In 2021, U.S. Bank partnered with the Urban Institute to implement expanded pathways for BIPOC communities and reduce the disparities facing the cities. Over $197 million has since been provided to Black-owned or led businesses, with $25 million specifically provided to over 30,000 women of color-owned microbusinesses. U.S. Bank is also spearheading a development program that will include a full year of technical and community development in partnership with housing agencies, community leaders, and realtor trade organizations to increase Black representation in the industry across all its markets.
The McKnight Foundation, for its part, will continue its strategic investments and coordination among stakeholders to cement lasting change. Allen noted that while it will take a community-wide approach to resolve these disparities, there is no letting up on the gas either. The Foundation recently launched the GroundBreak Coalition, which aims to propel the shift to an inclusive, racially equitable, and carbon-neutral economy. The coalition brings together dozens of leaders across finance, civic, corporate, philanthropic, and government to mobilize at least $2 billion over the next ten years to transform how local communities gain access to capital.
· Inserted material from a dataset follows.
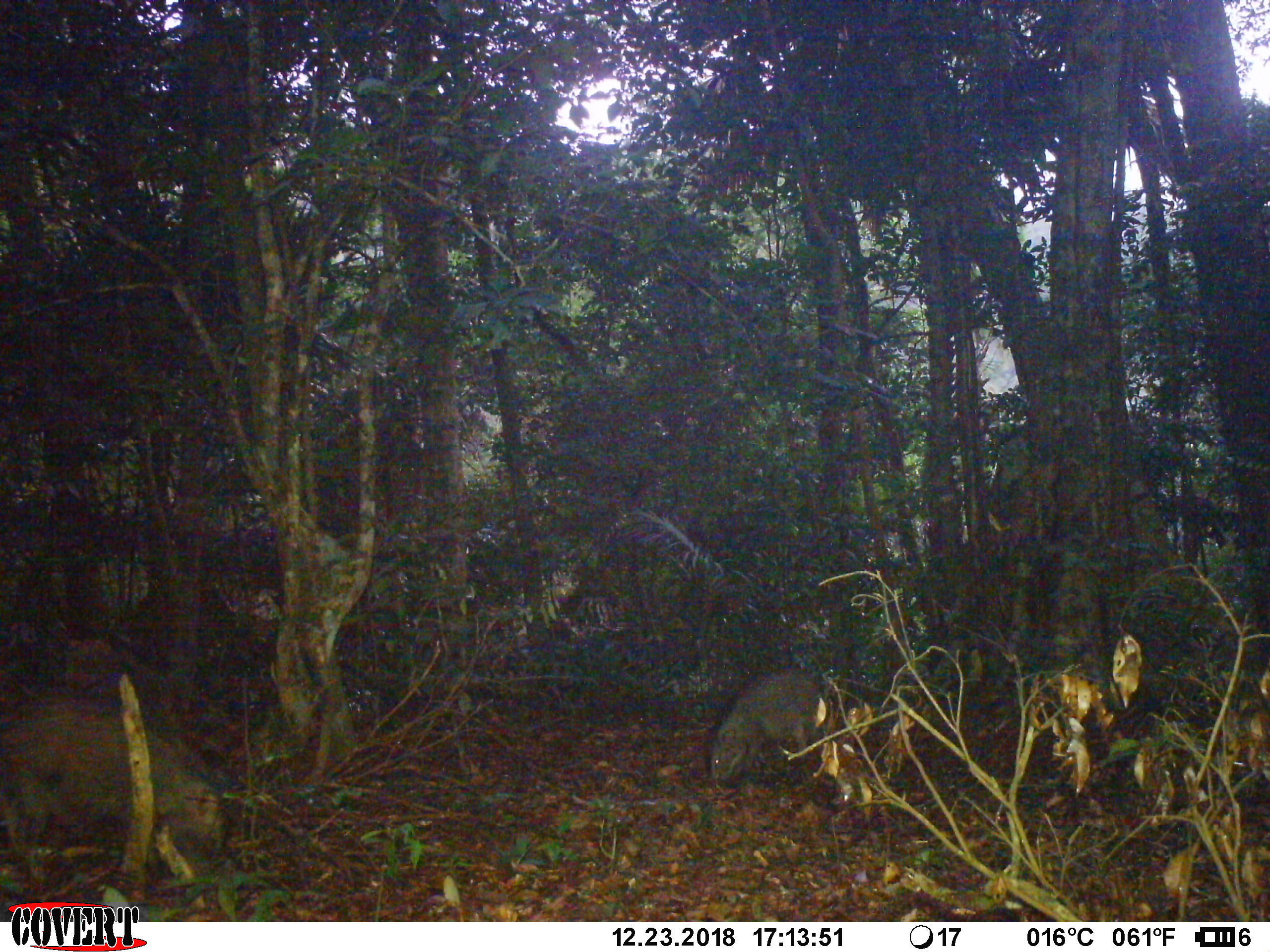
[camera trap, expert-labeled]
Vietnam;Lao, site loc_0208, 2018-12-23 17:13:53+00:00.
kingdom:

Allen told Invest:, “We must keep reminding ourselves that as a region and country, there is no shortage of resources – it’s just that we haven’t figured out how to use them to achieve what we want to achieve. We must also remember that no one organization, company, or government entity can solve these complex challenges alone. It’s why we’re committed to building and innovating with partners who are already making progress and piloting new, creative ways to shift toward greater equity.”